Records provided:
========================================================================

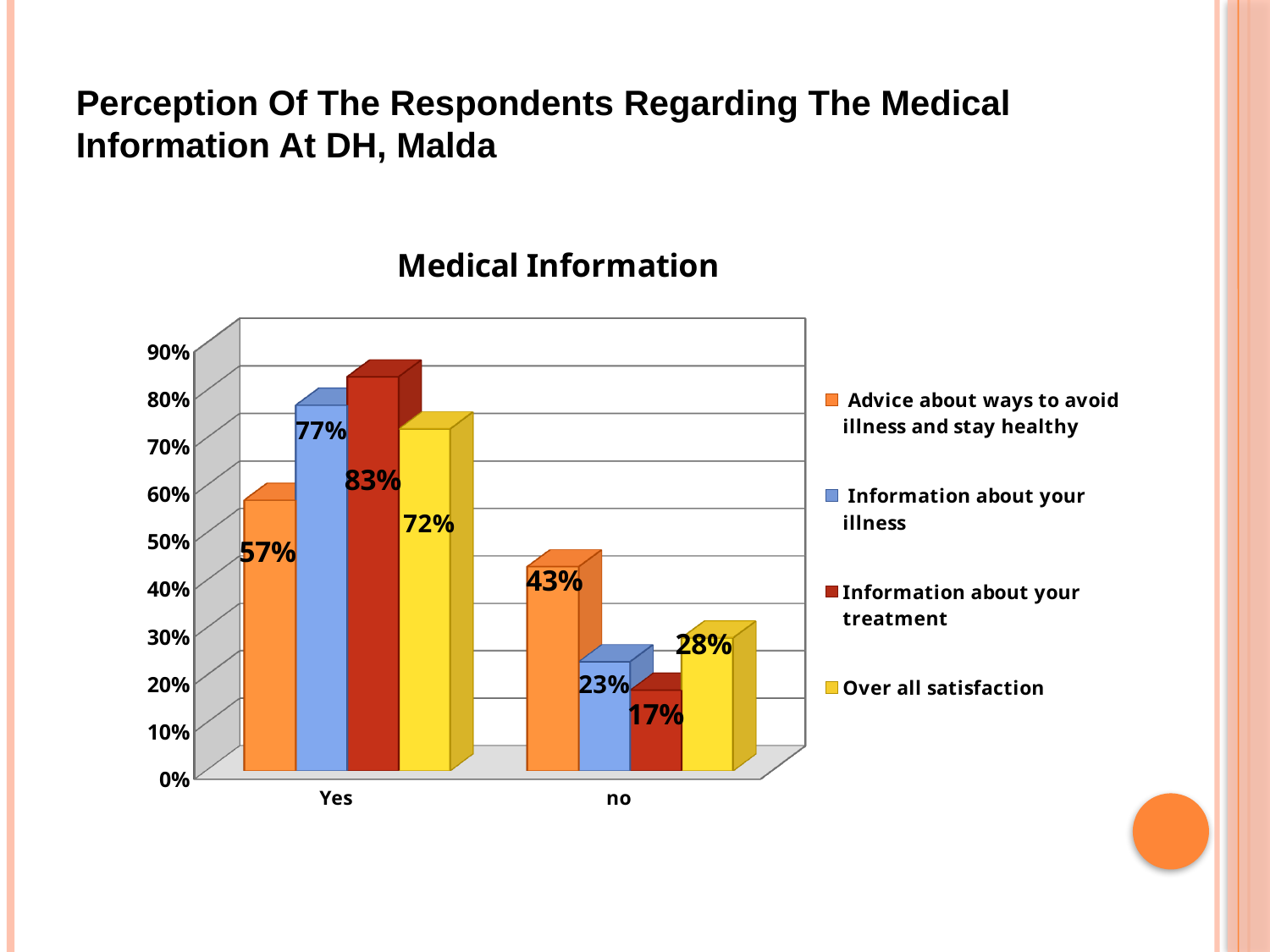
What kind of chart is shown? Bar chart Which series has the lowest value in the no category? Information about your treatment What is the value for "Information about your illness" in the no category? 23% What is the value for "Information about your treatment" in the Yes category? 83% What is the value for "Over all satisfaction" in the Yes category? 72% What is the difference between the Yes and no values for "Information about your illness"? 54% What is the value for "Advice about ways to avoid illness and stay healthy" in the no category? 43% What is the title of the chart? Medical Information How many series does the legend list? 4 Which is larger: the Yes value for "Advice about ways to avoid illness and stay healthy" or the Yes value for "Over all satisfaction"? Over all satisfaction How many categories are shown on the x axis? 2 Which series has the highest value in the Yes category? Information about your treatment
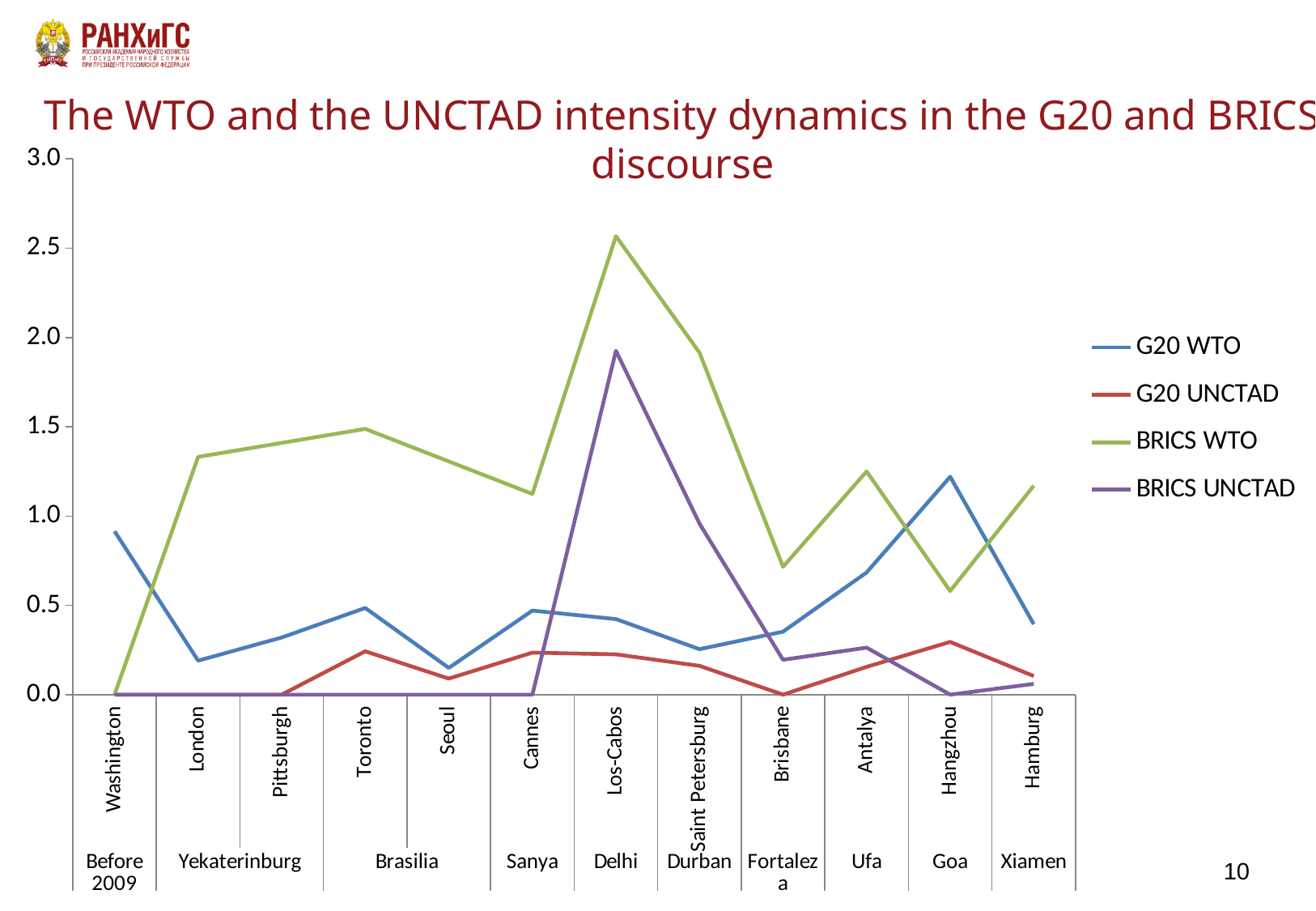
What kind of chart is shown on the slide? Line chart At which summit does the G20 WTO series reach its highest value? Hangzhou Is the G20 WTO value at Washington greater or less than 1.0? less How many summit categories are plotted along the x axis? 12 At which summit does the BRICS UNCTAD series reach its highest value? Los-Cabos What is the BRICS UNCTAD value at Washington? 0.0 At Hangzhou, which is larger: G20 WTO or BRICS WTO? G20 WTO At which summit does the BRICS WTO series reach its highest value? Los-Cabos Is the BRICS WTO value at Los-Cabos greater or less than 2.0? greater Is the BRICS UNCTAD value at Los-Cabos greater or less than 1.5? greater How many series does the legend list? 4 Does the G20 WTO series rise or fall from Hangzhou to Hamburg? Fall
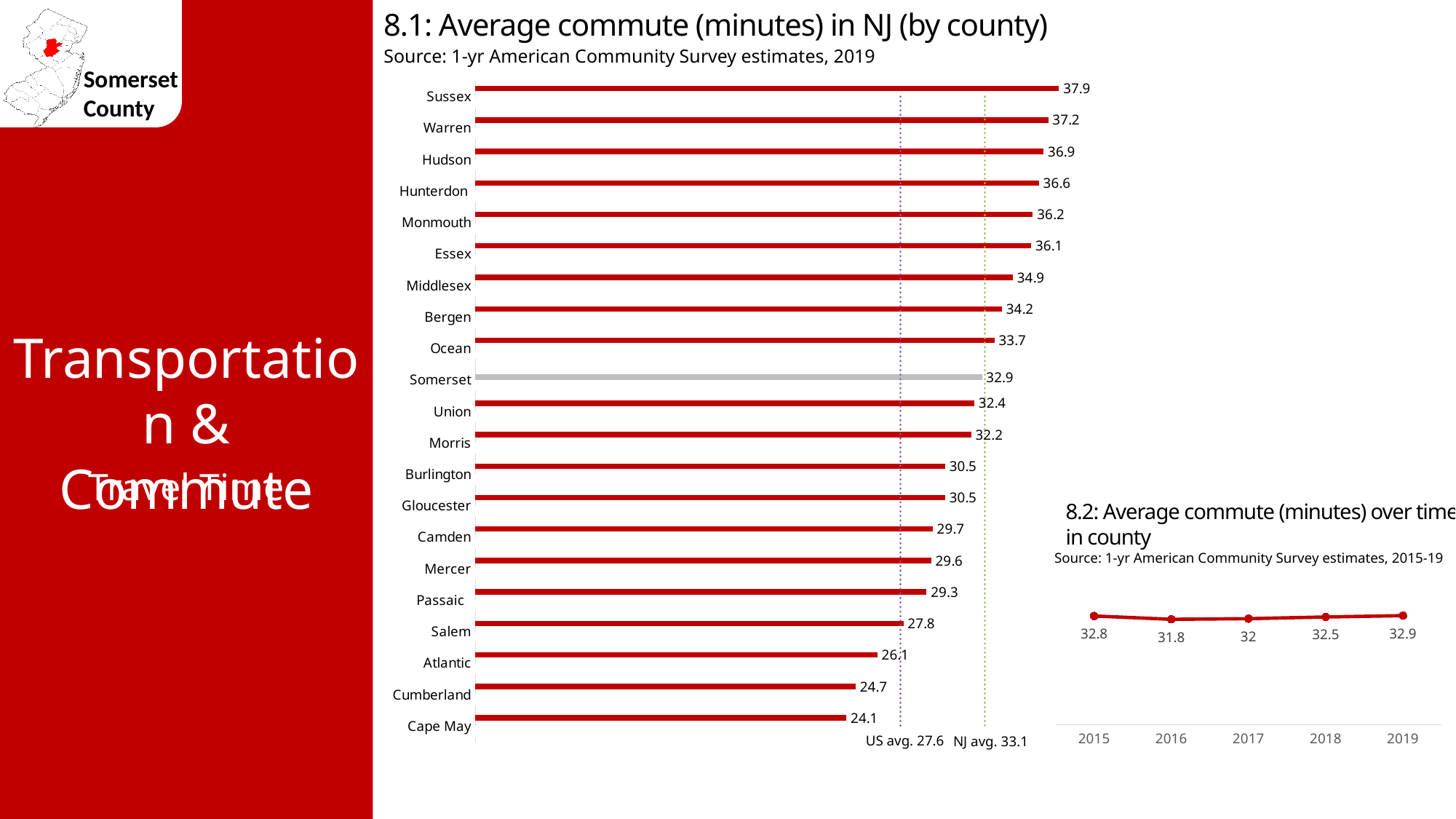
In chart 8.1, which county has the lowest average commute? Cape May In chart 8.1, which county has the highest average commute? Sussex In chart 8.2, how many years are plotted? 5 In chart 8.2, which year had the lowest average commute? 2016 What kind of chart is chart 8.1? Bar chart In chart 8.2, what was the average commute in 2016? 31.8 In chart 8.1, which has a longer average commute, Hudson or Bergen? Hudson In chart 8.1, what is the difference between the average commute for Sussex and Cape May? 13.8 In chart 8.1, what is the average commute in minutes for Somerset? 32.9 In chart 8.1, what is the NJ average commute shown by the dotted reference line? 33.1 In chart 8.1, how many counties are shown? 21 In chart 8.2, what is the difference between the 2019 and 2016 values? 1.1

========================================================================

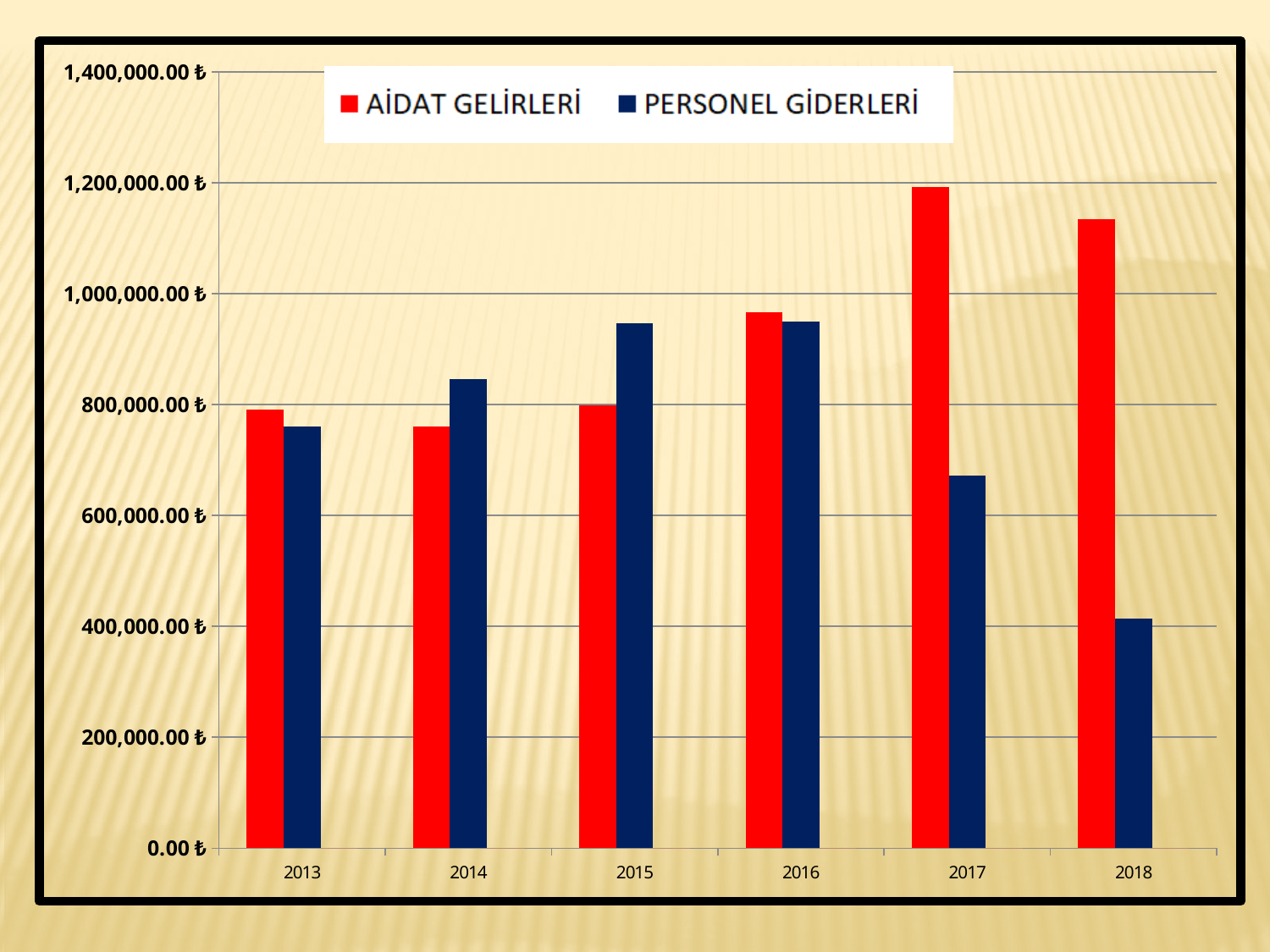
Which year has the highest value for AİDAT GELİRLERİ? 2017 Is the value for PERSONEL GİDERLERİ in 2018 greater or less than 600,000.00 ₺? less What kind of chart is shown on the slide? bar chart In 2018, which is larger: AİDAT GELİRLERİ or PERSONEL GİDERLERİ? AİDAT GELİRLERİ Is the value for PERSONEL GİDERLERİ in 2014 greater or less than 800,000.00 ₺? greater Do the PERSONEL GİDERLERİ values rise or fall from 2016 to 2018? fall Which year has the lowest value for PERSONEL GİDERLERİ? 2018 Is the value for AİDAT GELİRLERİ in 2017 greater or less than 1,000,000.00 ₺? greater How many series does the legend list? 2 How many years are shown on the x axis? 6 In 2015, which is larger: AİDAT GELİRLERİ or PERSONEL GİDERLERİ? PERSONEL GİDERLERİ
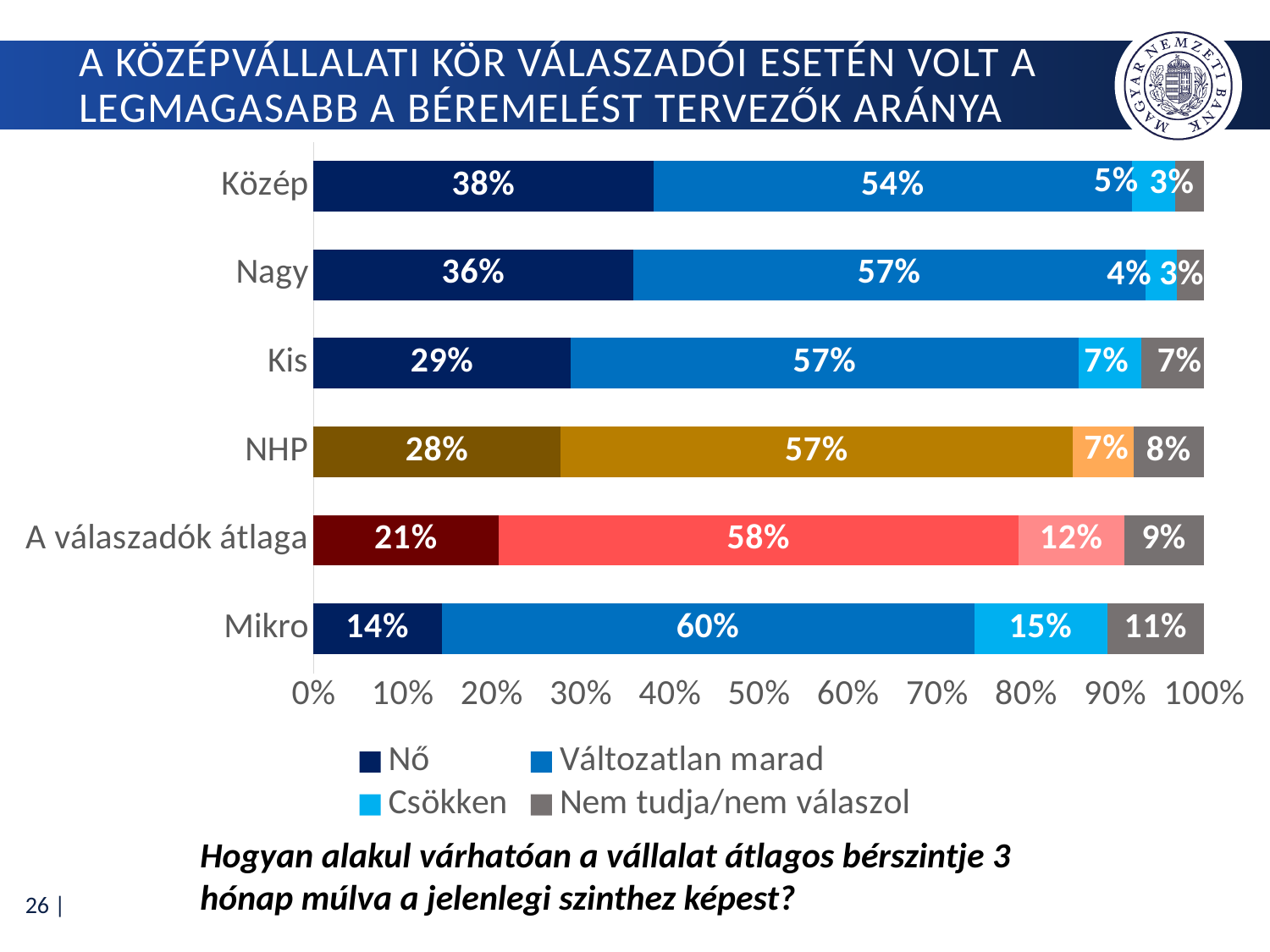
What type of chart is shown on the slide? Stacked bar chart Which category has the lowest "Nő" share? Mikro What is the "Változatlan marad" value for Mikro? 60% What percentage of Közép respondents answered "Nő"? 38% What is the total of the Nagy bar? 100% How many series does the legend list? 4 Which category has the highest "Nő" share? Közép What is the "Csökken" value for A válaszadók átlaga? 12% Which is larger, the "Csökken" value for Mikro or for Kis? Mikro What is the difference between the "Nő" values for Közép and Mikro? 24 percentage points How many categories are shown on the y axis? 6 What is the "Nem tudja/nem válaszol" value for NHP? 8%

========================================================================

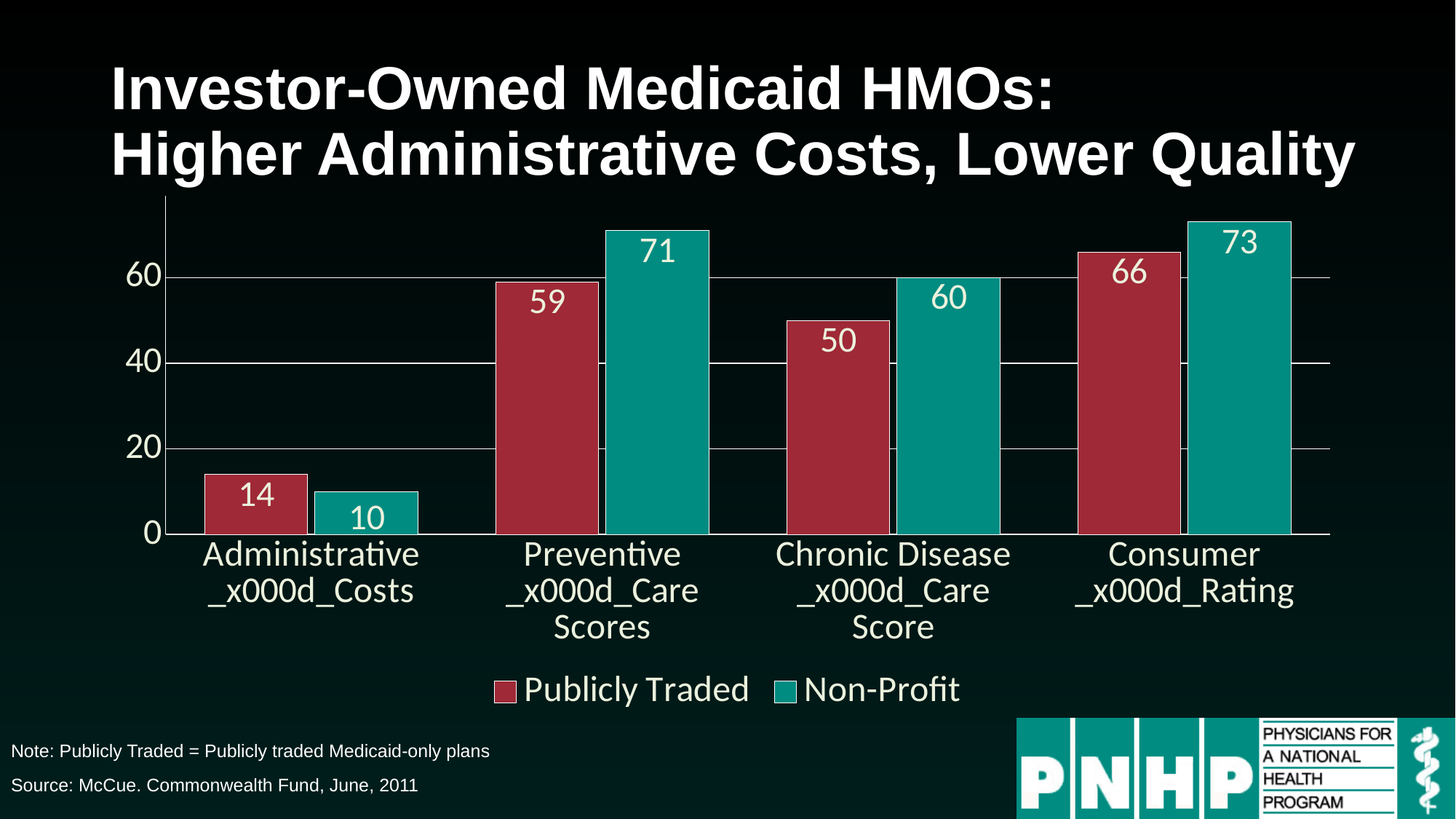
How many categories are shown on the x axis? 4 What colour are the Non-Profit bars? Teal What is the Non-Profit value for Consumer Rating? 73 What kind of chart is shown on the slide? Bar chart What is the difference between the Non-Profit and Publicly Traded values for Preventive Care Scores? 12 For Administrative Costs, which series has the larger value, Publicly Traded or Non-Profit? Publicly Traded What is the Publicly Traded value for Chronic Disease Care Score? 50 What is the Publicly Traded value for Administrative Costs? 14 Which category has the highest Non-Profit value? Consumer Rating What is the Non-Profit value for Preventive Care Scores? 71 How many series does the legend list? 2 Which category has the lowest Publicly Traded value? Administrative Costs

========================================================================

Work order:
Collect each line of the records that contains the string "greater", treating uppercase and lowercase letters as distinct.

Task response:
What kind of chart is shown on the slide? Line chart At which summit does the G20 WTO series reach its highest value? Hangzhou Is the G20 WTO value at Washington greater or less than 1.0? less How many summit categories are plotted along the x axis? 12 At which summit does the BRICS UNCTAD series reach its highest value? Los-Cabos What is the BRICS UNCTAD value at Washington? 0.0 At Hangzhou, which is larger: G20 WTO or BRICS WTO? G20 WTO At which summit does the BRICS WTO series reach its highest value? Los-Cabos Is the BRICS WTO value at Los-Cabos greater or less than 2.0? greater Is the BRICS UNCTAD value at Los-Cabos greater or less than 1.5? greater How many series does the legend list? 4 Does the G20 WTO series rise or fall from Hangzhou to Hamburg? Fall
Which year has the highest value for AİDAT GELİRLERİ? 2017 Is the value for PERSONEL GİDERLERİ in 2018 greater or less than 600,000.00 ₺? less What kind of chart is shown on the slide? bar chart In 2018, which is larger: AİDAT GELİRLERİ or PERSONEL GİDERLERİ? AİDAT GELİRLERİ Is the value for PERSONEL GİDERLERİ in 2014 greater or less than 800,000.00 ₺? greater Do the PERSONEL GİDERLERİ values rise or fall from 2016 to 2018? fall Which year has the lowest value for PERSONEL GİDERLERİ? 2018 Is the value for AİDAT GELİRLERİ in 2017 greater or less than 1,000,000.00 ₺? greater How many series does the legend list? 2 How many years are shown on the x axis? 6 In 2015, which is larger: AİDAT GELİRLERİ or PERSONEL GİDERLERİ? PERSONEL GİDERLERİ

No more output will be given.